PARTS OF THE EXERCISE.
**a.** Answer these questions from the forum post about LayerNorm with transformers, each on its own line:
(i) Which transformer's output gets a LayerNorm operation before concatenation?
(ii) Which two layers are run on ab to classify?
(iii) How many pieces of training data are there?
**b.** Rewrite the paragraph of the forum post about LayerNorm with transformers that begins "So my current model has two transformers" as a short list, keeping its main facts.

DOCUMENT SECTION.
################
Layernorm questions with Transformers

So my current model has two transformers, (a and b), and we calculate the output from this a and b. For b we run a LayerNorm operation, then we concatenate to create ab. This is a late fusion concatenation model.

From ab we just run a Dropout and then a Linear layer to classify.

Now my model has started to overfit the train set and generalize poorly on the validation set.

Extra details: I have 8000 pieces of data for my train, with batch sizes of (1.2,4). Where I use a weighted random sampler and unweighted crossEntropyLoss to deal with class imbalance already.

Questions:

  1. Can the LayerNorm used for b also be run on a, or do I require separate Layernorm layers?

  2. Now since I use LayerNorm before the concatenation, would it be fine if I just applied LayerNorm to ab, or rather the concatenation of a and b? Instead of creating two separate LayerNorms. or would the two separate outputs being concatenated first and then normed have a weird effect in losing understanding the single transformers both gave?
################
DATA EXTRACT.
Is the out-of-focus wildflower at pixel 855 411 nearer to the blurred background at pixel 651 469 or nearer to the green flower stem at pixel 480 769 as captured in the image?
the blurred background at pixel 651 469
################
RESPONSES PER TASK.
**a.**
(i) b
(ii) A Dropout and then a Linear layer
(iii) 8000

**b.**
- The model has two transformers, a and b, and the output is calculated from them.
- LayerNorm is run on b.
- The results are concatenated to create ab.
- It is a late fusion concatenation model.